■ Task requirements
Reproduce the lines of the listing below verbatim, beginning with the line that contains "Ароматизатор воздуха Areon" and ending with the line that contains "BMW X4 (G02) id 4623183 из Кореи 15", including both.

-- Records shown follows --

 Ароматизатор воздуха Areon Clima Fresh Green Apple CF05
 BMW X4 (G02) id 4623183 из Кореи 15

-- Records shown concluded --
-- Records shown follows --

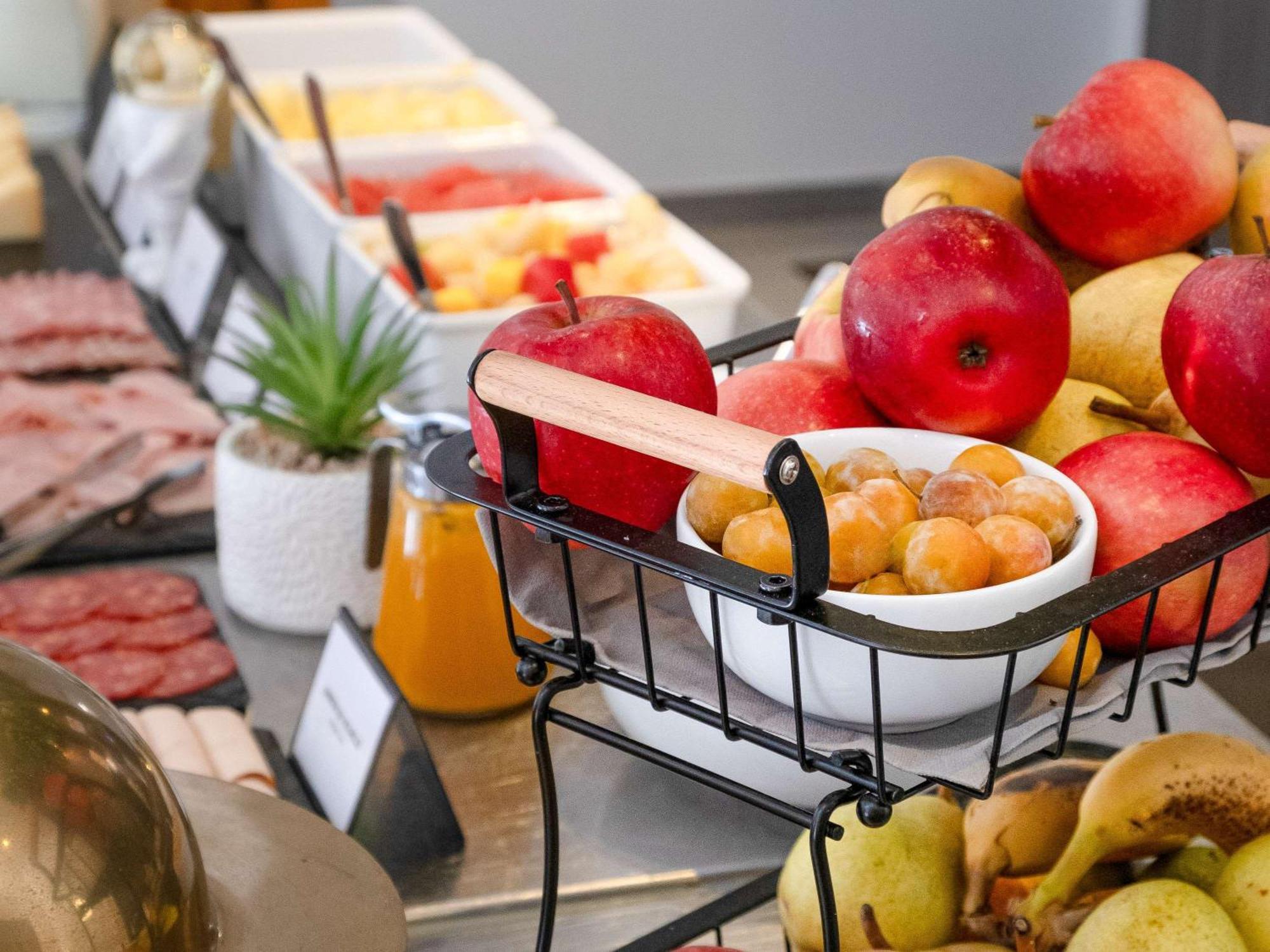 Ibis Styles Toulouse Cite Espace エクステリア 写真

-- Records shown concluded --
-- Records shown follows --

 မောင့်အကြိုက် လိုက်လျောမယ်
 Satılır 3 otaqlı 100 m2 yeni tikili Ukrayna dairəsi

-- Records shown concluded --

■ Answer to the exercise
 Ароматизатор воздуха Areon Clima Fresh Green Apple CF05
 BMW X4 (G02) id 4623183 из Кореи 15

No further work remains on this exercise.